■ **Document excerpt**:
■ ■ ■ ■

0

First, I am aware that it has been asked here, but it is really old so the bug might be fixed. Here is my question:

I am writing a program to remove all symbols from a string. Here is my code:

text = input("Enter some text ")
symbols = ['!', '@', '#', '$', '%', '^', '&', '*', '(', ')', '_', '+', '-', '=', '{', '}', '|', '[', ']', ':', '\\', '"', ';', "'", '<', '>', '?', ',', '.', '/']
text = re.sub("|".join(symbols), "", text)
print(text)

When I run this, I get re.error: nothing to repeat at position 14. Anybody know how to fix this?

Retluoc3002
  • 29
  • 1
  • 1
  • 4
  • 1
    You need to regex-escape those characters, some of them (`*` is the first one causing the error in this specific case) have actual meaning. You can use [`re.escape`](https://docs.python.org/3/library/re.html#re.escape), for example, although it's a touch over-zealous. I'd recommend using https://regex101.com/r/JOjEAb/1 first when you have regex issues - this *isn't* a bug in Python. – jonrsharpe Mar 31 '20 at 15:47
  • @jonrsharpe How do I regex-escape them? – Retluoc3002 Mar 31 '20 at 15:49
  • Have you read e.g. https://docs.python.org/3/library/re.html? – jonrsharpe Mar 31 '20 at 15:49
  • 1
    As @jonrsharpe says, have a read in the docs, and use an online regex parser to see whats actually happening. `*` in regex means 0 or more times, but it applies to the previous value, in your regex you end up with `|*|` so you say or 0 or more times but there is no expression to apply this repeat to. You need to regex escape all your symbols like `text = re.sub("|".join([re.escape(symbol) for symbol in symbols]), "", text)` – Chris Doyle Mar 31 '20 at 15:55

0 Answers0

■ ■ ■ ■

■ **Exercise description**:
Write out the thread again from "I am writing" up to and including "to fix this?", switching every "symbols" to "punctuation".

■ **Records shown**:
■ ■ ■ ■

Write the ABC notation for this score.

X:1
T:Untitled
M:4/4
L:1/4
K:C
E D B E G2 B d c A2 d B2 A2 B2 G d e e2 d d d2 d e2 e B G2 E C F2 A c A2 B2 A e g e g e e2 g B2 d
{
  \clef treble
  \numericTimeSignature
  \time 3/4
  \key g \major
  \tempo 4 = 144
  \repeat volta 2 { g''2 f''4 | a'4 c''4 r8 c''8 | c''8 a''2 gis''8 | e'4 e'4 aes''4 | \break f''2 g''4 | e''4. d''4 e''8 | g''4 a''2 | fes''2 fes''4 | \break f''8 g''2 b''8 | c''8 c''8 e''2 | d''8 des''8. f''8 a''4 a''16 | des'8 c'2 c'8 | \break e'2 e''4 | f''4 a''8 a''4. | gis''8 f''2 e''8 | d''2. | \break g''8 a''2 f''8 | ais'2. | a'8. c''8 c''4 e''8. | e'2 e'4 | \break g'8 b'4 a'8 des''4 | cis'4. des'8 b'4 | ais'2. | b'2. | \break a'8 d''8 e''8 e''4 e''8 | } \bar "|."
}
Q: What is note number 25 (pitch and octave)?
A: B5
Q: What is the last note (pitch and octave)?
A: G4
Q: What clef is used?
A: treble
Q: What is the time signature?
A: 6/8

■ ■ ■ ■

■ **Written response**:
I am writing a program to remove all punctuation from a string. Here is my code:

text = input("Enter some text ")
punctuation = ['!', '@', '#', '$', '%', '^', '&', '*', '(', ')', '_', '+', '-', '=', '{', '}', '|', '[', ']', ':', '\\', '"', ';', "'", '<', '>', '?', ',', '.', '/']
text = re.sub("|".join(punctuation), "", text)
print(text)

When I run this, I get re.error: nothing to repeat at position 14. Anybody know how to fix this?